Paru en 2012, le livre de
Jean-Loup Trassard, L’homme des haies,
ne semblait pas comme chez lui, cette année-là, dans la dernière sélection du
prix Renaudot. Avec ses gros habits de paysan, Vincent, le narrateur, détonnait
dans le milieu parisien. Certes, l’écrivain n’y est pas totalement étranger, à
ce milieu, puisqu’il publie chez Gallimard depuis une cinquantaine d’années.
Mais c’est dans la campagne mayennaise qu’il va chercher, à la meilleure source,
les gestes traditionnels du cultivateur et de l’éleveur – les siens, pour une
partie de sa vie. Son livre ne sentait même pas, comme les autres, l’encre
fraîche (il sent la terre) : au lieu d’avoir été publié à la rentrée,
comme il se doit quand il est question de prix littéraires d’automne, il était
paru au printemps, sans bruit excessif. Une raison de saluer, en guise de
remerciement, le ou les jurés qui ne l’avaient pas oublié et l’ont porté
jusqu’à la dernière étape avant le prix Renaudot. Même si Jean-Loup Trassard ne
l’a pas reçu, on s’y attendait, l’écrivain et photographe, ancien fermier de
droits communaux, aura au moins été placé dans la lumière. Cela justifie bien
un retour sur un ouvrage réédité au format de poche.

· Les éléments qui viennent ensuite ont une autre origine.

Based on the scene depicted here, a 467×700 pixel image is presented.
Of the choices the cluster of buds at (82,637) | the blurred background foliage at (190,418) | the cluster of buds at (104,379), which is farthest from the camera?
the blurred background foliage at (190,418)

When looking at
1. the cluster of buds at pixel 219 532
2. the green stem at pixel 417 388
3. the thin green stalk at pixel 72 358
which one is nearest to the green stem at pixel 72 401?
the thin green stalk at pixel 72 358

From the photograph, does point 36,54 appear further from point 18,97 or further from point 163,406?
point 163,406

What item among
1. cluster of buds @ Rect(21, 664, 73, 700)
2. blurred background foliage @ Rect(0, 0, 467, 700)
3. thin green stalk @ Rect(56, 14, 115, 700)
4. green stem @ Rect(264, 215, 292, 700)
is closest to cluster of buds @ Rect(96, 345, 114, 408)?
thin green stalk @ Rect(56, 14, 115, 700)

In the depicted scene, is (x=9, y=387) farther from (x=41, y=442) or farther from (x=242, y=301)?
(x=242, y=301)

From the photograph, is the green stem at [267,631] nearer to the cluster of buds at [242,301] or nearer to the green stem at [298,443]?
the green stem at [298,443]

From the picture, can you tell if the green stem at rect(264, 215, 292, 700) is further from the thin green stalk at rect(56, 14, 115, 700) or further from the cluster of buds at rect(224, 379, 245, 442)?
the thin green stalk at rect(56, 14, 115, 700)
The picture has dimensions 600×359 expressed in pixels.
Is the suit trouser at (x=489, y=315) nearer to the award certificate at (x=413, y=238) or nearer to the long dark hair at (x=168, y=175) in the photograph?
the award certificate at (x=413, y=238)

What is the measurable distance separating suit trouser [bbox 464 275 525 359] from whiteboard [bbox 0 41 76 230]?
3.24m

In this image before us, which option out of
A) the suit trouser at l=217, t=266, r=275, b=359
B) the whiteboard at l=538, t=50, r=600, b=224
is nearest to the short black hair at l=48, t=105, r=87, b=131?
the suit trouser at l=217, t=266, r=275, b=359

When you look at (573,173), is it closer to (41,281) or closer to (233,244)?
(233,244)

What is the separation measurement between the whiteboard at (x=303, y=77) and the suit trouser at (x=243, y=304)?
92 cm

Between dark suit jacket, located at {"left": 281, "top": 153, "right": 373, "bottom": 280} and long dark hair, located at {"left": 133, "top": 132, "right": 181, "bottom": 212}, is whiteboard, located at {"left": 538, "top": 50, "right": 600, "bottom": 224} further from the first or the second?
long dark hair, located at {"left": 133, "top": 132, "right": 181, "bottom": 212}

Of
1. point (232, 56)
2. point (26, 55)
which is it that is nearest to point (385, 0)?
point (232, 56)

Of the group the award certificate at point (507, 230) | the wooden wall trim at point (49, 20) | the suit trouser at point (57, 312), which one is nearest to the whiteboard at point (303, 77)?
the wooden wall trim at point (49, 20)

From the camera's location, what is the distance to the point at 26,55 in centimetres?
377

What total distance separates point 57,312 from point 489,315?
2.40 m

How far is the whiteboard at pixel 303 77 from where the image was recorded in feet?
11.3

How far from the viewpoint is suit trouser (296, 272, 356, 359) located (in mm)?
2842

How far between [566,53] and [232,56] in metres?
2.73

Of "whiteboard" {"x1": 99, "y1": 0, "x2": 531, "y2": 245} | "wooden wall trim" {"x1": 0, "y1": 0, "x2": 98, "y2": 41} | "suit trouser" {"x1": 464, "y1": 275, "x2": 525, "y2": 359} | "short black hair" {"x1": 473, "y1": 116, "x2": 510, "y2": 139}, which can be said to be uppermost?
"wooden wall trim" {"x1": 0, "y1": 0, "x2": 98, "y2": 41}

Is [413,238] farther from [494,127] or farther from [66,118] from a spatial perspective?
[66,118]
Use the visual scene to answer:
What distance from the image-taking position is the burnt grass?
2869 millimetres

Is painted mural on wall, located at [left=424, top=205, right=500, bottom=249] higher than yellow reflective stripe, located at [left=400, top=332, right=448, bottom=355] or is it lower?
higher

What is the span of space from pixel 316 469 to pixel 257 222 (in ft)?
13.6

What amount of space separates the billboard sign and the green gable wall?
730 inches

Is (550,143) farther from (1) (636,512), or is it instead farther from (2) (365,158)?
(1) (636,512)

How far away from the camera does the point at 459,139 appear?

L’homme des haies pourrait être un livre pratique dont nous
n’aurions pas, ou plus, l’usage. On y apprend que « la faucille fait bien pour le flanc de haie où c’est de l’herbe
qui pousse, s’il y a des ronces j’aime mieux prendre ma serpe parce qu’à la
serpe le manche est plus long, trente centimètres, non, un peu moins, mettons
vingt-sept, vingt-huit, tandis que le manche d’une faucille est juste pour une
largeur de main et quand on coupe des ronces à la faucille, ça arrive, on a
bien plus de chance de se faire griffer la main droite. »
On y apprend que la huppe
fait pu-pu, et même pu-pu-pu. Que les bourdons du trèfle ont le derrière roux
et ne piquent pas. On y apprend que les patates, « comme poudrées par la terre sèche », sont douces à la
main qui les dégerme facilement avec le pouce, mais aussi qu’effeuiller les
betteraves encore en terre (« il
faut prendre toutes les feuilles d’une seule poignée et tourner en serrant dur
pour les arracher à ras de la betterave ») finit, bien que les
feuilles soient tendres, par érucer
la peau au-dessus du pouce, c’est-à-dire la râper, selon le glossaire qui, en
fin de volume, explique les nombreux termes de patois mayennais semés dans le
récit comme de petites graines poétiques qui donneront, ou pas, des fruits dans
l’esprit du lecteur.
La précision des descriptions est presque
clinique, mais les mots qu’utilise Jean-Loup Trassard n’ont jamais la froideur
d’un constat. Ils paraissent usés aux mêmes endroits que les outils et l’usure
leur donne un brillant beaucoup plus émouvant que celui du neuf. L’homme des haies, livre inutile pour la
plupart d’entre nous, est indispensable. Il offre en partage une science
empirique grâce à laquelle l’homme et la nature étaient des alliés avant l’ère
des grandes exploitations agricoles et de l’arrachage des haies. Jean-Loup
Trassard mérite mieux qu’un prix littéraire, il mérite des lecteurs.